We like brunch at our house and Saturday’s haul, rounded out by a few local eggs, left us well set up to breakfastize something we saw Anna Olson cooking up on TV.  She made her mushrooms with brandy and cream and her bread was a sourdough rye from Ravine in St. David’s, around the corner from my grandmother’s which is where we were staying when we saw the TV show. And, Anna used a mixture of wild mushrooms but we had nothing in the house except for what we got at the market on Saturday and sometimes, simpler is just better.

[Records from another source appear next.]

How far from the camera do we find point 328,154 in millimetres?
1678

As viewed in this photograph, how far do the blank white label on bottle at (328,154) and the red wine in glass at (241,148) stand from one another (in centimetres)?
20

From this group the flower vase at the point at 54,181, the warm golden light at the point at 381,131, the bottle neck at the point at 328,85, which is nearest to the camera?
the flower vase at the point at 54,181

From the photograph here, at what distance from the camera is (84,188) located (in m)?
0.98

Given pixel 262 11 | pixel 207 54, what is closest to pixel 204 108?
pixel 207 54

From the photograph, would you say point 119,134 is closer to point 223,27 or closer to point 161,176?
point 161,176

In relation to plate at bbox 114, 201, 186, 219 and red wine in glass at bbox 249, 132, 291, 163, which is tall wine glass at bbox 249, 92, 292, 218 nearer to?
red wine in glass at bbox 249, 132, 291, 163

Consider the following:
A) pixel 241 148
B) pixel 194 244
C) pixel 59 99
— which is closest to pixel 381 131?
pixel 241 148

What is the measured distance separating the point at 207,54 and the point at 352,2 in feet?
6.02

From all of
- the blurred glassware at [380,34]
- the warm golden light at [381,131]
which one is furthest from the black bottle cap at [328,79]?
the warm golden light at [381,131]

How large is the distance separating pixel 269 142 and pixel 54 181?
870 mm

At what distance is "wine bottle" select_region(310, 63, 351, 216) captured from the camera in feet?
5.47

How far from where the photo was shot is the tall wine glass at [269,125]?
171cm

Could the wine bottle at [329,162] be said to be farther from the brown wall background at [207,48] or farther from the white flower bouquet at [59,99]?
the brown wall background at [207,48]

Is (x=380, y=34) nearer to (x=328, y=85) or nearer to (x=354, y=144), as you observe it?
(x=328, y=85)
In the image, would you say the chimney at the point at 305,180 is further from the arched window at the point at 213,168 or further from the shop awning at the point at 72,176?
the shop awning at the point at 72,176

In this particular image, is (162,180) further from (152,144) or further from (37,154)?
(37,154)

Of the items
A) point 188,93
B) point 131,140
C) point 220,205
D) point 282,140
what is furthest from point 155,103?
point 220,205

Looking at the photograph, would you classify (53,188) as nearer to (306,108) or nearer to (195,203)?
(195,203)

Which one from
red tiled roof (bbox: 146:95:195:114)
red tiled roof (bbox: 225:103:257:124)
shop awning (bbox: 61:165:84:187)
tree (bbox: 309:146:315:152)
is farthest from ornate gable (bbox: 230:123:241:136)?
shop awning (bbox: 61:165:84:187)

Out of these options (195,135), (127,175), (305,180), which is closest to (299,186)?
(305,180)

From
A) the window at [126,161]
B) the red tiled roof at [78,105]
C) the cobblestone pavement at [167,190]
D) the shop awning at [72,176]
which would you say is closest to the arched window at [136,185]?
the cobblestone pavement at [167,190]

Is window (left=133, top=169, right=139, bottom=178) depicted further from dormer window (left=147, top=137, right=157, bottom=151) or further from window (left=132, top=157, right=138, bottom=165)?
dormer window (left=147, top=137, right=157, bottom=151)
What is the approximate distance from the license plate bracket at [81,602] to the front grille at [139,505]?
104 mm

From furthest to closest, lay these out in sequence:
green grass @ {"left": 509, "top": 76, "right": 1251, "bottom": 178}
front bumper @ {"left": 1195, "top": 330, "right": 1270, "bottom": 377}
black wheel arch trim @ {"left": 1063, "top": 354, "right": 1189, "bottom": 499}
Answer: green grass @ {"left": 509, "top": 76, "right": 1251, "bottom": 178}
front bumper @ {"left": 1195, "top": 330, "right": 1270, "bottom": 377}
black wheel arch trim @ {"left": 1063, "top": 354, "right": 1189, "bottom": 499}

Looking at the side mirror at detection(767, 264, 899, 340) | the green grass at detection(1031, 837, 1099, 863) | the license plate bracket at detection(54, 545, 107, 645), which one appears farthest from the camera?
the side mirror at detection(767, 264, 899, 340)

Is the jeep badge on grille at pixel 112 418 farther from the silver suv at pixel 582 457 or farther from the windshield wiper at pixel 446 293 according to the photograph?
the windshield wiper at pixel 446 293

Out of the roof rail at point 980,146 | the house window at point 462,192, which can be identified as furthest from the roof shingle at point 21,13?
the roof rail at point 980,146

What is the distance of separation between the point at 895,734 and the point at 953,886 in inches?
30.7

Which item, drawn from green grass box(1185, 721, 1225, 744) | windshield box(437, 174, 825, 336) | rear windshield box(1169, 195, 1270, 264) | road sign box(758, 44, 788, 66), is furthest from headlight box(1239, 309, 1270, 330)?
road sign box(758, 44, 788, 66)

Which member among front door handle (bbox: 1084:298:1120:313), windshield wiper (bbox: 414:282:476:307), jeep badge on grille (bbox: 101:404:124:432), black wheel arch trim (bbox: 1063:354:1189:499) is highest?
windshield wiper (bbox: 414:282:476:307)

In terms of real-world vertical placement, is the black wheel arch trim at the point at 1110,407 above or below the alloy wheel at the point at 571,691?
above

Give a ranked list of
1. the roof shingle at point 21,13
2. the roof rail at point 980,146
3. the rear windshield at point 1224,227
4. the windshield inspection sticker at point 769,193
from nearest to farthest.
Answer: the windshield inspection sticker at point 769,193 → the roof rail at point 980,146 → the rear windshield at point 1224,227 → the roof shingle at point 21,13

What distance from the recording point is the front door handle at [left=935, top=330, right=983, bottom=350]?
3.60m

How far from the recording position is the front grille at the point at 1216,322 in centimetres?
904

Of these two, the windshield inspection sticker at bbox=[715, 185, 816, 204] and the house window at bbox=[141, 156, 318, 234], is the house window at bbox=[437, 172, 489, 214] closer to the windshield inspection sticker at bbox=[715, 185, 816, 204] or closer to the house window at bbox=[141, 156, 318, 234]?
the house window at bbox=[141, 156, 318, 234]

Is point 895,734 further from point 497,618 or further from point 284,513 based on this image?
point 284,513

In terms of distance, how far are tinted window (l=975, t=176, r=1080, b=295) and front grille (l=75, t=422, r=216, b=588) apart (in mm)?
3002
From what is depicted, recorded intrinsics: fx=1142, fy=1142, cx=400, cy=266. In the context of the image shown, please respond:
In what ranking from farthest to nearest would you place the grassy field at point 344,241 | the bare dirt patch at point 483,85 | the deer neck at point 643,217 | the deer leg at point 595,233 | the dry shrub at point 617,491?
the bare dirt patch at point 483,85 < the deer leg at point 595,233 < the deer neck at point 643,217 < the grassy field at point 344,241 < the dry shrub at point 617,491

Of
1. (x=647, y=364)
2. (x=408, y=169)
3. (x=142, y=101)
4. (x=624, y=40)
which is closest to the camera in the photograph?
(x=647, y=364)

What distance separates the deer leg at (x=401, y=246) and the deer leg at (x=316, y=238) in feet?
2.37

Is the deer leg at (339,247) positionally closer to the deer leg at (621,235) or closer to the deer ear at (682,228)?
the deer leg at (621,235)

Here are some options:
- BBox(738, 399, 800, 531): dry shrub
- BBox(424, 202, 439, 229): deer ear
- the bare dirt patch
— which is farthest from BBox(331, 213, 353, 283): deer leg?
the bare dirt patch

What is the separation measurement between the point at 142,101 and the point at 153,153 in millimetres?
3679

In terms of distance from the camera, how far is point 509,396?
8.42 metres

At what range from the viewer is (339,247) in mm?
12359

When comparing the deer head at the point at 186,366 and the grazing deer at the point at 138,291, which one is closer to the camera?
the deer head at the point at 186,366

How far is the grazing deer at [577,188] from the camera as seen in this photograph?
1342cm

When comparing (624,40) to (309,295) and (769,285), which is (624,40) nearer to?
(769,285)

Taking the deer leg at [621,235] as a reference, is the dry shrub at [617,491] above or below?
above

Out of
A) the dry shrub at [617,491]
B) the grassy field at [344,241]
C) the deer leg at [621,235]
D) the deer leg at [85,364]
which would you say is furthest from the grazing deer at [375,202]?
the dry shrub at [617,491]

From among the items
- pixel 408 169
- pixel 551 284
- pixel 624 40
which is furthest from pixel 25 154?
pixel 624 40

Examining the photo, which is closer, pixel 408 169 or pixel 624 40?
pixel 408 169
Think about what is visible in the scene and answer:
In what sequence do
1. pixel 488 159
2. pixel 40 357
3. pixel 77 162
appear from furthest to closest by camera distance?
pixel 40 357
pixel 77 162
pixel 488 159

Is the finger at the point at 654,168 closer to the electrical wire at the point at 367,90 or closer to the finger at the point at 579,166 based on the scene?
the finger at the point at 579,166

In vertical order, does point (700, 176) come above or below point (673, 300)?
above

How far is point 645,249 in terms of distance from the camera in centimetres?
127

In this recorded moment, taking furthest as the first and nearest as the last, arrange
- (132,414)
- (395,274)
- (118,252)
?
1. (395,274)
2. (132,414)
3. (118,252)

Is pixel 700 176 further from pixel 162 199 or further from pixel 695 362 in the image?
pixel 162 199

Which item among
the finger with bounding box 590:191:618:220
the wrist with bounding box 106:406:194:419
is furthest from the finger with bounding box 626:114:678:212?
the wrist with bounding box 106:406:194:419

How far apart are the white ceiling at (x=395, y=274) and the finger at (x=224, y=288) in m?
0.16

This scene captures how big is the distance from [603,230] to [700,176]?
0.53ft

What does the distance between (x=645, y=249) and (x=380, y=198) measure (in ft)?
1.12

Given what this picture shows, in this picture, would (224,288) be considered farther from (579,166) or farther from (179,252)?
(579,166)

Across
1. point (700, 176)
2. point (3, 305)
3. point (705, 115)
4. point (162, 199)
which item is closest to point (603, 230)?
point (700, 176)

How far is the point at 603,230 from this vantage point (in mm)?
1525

Poppy Seed French Toast with Sautéed Cremini Mushrooms and Juniper Ham

400 grams (4 heaping cups) quartered or halved, depending on size, cremini mushrooms

1 tablespoon olive oil

1 tablespoon butter

Salt and pepper to taste

4 slices of good bread (use what you like)

2 large eggs

2 tablespoons milk

Salt and pepper

1 tablespoon olive oil

1 tablespoon butter

4 slices of really good ham (optional)

Fresh chives, chopped

Heat heavy bottomed pan and add 1 tablespoon of olive oil and 1 of butter. Add mushrooms. I like to add the salt at this point when I sauté mushrooms, it is one of the few things I season before I am finished cooking. Cook the mushrooms over medium high heat until they start to brown. They will go a bit grey and get a little watery first and then the water will evaporate and the flavour will concentrate and they will start to brown. Remove the mushrooms from the pan.

While the mushrooms are cooking, whisk eggs with milk and a little salt and pepper in a shallow dish. 


In the same pan, without washing, heat 1 tablespoon of olive oil and 1 of butter. soak each side of each slice of bread in the egg mixture and transfer them to the hot pan. Cook until golden brown, about a minute on each side.


Transfer each slice to a plate, top with ham and share mushrooms between the four slices. Sprinkle with chives.